No flash! I just had my face untanned!

So Frederick leaves behind his frigid fianceé Elizabeth and heads out to the new digs to…well, I don’t know.  Check it out, I guess.  I have to admit, as a comedy the script isn’t necessarily tightly plotted.  Once in Transylvania he meets a trio of main characters.

Quick! Protect your oats!

For one, there’s Frau Blücher, the decidedly German maidservant who was once in love with Victor and who hopes to lure Frederick into continuing his experiments for no particularly clear reason.

Why, yes, my mother DID tell me that.

Then there’s Inga, the decidedly German woman who has been hired on as Frederick’s assistant, as they felt he would need help in pouting.  One notices that the German population of the Romanian Transylvania is quite high.

Beer Brains – the only way midwesterners will cook them!

Finally there’s Igor, the pop-eyed, hunchbacked (though it swaps sides) physical servant.  When Frederick decides to begin in on his grandfather’s experiments again, Igor is tasked with collecting a suitable brain.  Unfortunately, he accidentally drops the suitable one and famously replaces it with one from “Abby Normal”.

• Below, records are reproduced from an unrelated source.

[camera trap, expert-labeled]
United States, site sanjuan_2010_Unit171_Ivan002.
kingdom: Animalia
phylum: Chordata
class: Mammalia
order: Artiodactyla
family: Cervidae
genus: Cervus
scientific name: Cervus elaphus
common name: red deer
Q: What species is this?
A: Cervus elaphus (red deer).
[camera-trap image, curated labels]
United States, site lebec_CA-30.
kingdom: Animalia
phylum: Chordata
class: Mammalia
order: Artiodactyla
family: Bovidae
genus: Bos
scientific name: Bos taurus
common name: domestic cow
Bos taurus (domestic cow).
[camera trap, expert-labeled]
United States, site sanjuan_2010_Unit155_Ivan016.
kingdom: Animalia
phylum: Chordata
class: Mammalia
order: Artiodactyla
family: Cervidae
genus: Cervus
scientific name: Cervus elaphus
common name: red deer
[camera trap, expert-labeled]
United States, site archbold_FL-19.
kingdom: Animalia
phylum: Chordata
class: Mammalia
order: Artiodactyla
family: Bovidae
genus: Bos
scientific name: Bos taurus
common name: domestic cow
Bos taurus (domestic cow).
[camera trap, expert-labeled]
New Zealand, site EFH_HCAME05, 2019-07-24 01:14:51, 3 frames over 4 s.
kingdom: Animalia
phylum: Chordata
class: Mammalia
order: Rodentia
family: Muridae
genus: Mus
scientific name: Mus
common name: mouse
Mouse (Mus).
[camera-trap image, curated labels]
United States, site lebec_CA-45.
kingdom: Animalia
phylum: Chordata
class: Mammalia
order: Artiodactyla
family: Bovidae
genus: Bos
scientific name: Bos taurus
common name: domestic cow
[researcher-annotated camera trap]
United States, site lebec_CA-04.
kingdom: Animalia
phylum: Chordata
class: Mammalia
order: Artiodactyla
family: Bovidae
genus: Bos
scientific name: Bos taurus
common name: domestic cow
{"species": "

The problem with Mad Science is that it is often extremely bright

The experiment, as you would expect, is a success.  However, the abnormal brain results in the creation of an undead monster rather than the intended undead genius.  It’s the small things, you know.

Before too much more plot is expended, the monster escapes (set free by Blücher) and makes his way through the outlying village.

You’re not much of a talker, my friend, but I’m sure you still enjoyed The Conversation, right?

The monster’s encounter with a young girl goes well enough, but then he runs across a lonely, blind hermit.  The hermit intends to treat the monster (whom he assumes is just a mute visitor) with charity, but instead pours hot soup in the monster’s lap and sets his thumb on fire trying to light a cigar for him.

Make wish before or after blow out thumb?

This naturally sets the previously well-behaved monster off and inspires its fear of fire.  Although he is recaptured by Frankenstein, the villagers’ fears overcome them and Frederick tries to save the monster’s life from the mob with a little song and dance.

Because Cheez-Its are too small for cocktail toppings

A literal song and dance.  And it might have worked, had not a stage light burst into flame, sending the monster into another fearful rampage.  This time he’s captured by the townspeople only to escape their chains and kidnap Frederick’s recently-arrived fianceé.

Maybe gum instead of cigarette?

The monster would have raped her, but Elizabeth’s refusals turned to encouragements when she saw the (implied to be enormous) size of his member.  I guess you can get away with that kind of thing in a comedy film.

Still, Frankenstein manages to lure the monster back to the castle and perform another mad experiment (note: not a zero-sum game) which results in the monster being given intelligence equal to Frankenstein and Frederick being given, erm, an endowment equal to the monster’s.

No, the operation did not involve “putting glasses on him”

Everything ends happily ever after with Elizabeth marrying the smartified monster, and Inga marrying the biggified Frederick (who has already been cheating with her anyway, as her other assistance was pretty useless).

Sure, it has no “artistic merit” to speak of, but as far as dumb comedies go, it’s pretty high up there on the “yuks” list, and that’s my verdict.